Geochemical variability in MORB controlled by concurrent mixing and crystallisation

- Mixing and crystallisation occur concurrently in MORB.
- Coherent mixing relationships in MORB are apparent up to the ∼300 km scale.
- Ridge segmentation may represent a length scale over which melts are cogenetic.
- Magma mixing means information on mantle chemistry is lost in differentiated basalts.

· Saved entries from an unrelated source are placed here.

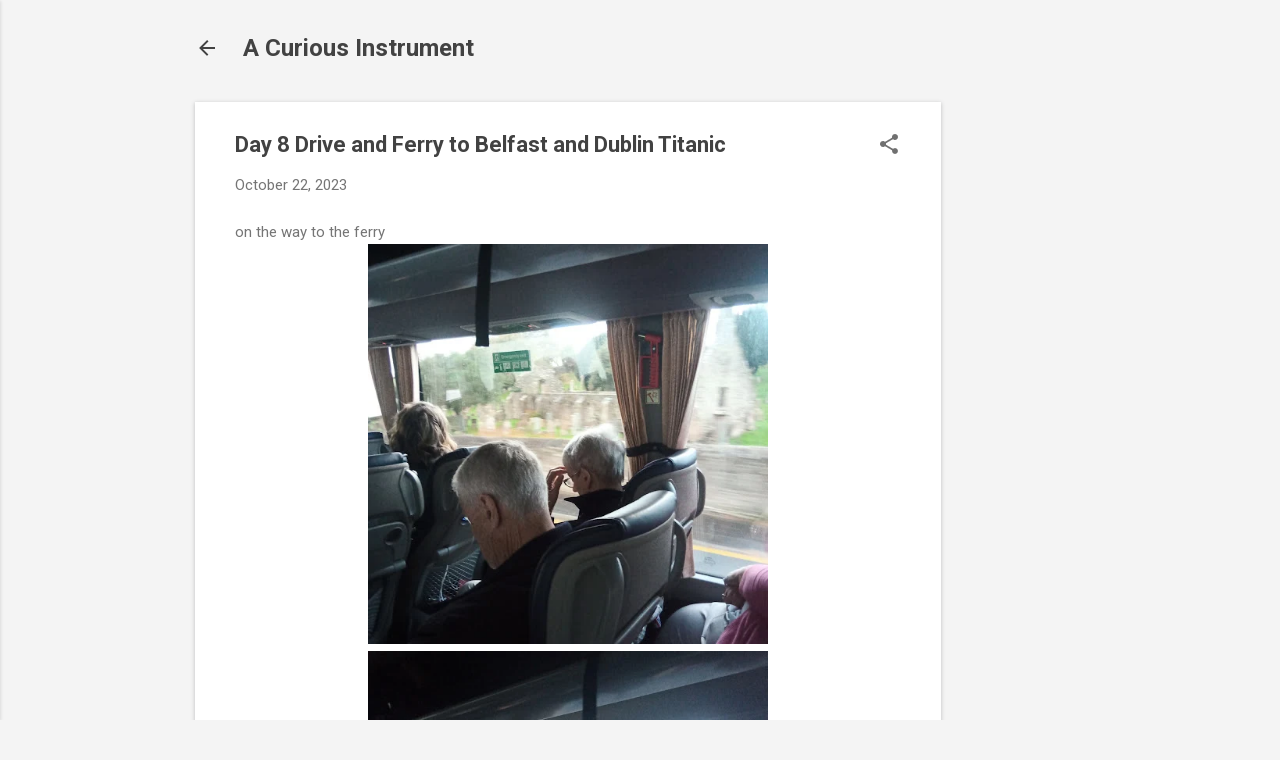

--- FILE ---
content_type: text/html; charset=utf-8
request_url: https://www.google.com/recaptcha/api2/aframe
body_size: 252
content:
<!DOCTYPE HTML><html><head><meta http-equiv="content-type" content="text/html; charset=UTF-8"></head><body><script nonce="skLDhLTh_pIVP76PojJM7A">/** Anti-fraud and anti-abuse applications only. See google.com/recaptcha */ try{var clients={'sodar':'https://pagead2.googlesyndication.com/pagead/sodar?'};window.addEventListener("message",function(a){try{if(a.source===window.parent){var b=JSON.parse(a.data);var c=clients[b['id']];if(c){var d=document.createElement('img');d.src=c+b['params']+'&rc='+(localStorage.getItem("rc::a")?sessionStorage.getItem("rc::b"):"");window.document.body.appendChild(d);sessionStorage.setItem("rc::e",parseInt(sessionStorage.getItem("rc::e")||0)+1);localStorage.setItem("rc::h",'1768484275513');}}}catch(b){}});window.parent.postMessage("_grecaptcha_ready", "*");}catch(b){}</script></body></html>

The isotopic and elemental diversity in mid-ocean ridge basalts (MORB) traces the history of mantle differentiation, recycling and convective stirring. However, to interpret this record it is critical to account for the magma transport and storage processes modifying the primary geochemical variability of mantle derived melts. Magma mixing during low pressure differentiation is a key petrological process that controls the chemical variability of basalts throughout the global mid-ocean ridge system. Mixing occurs concurrent with crystallisation and must in general be dominant over any assimilatory processes in controlling the chemical evolution of basalts with MgO concentrations >5 wt% MgO. The effect of this mixing is to collapse the diversity of melt compositions leaving the mantle into the narrow range expressed in most mid-ocean ridge settings. In this context magma mixing can be viewed as contaminating the variance structure of primitive mantle melts, which leads to irreversible information loss on the sources and processes involved in melt generation unless primitive, unmixed, liquids and crystal phases are erupted. However, where we can track magma mixing, the homogenisation itself offers the potential to be an important petrological tool, which constrains the storage and transport processes magma experiences during its ascent through the mantle and crust. In the global dataset interrogated here systematic mixing trends are visible up to the length scales of first order ridge segmentation (∼300 km), indicating the possible links between surface tectonics and the record of mantle heterogeneity in basalts. The importance of magma mixing at mid-ocean ridges hints at the need to reevaluate the MORB-ocean island basalt chemical dichotomy, given the poorly understood mixing processes operating during intraplate magma transport from mantle to surface.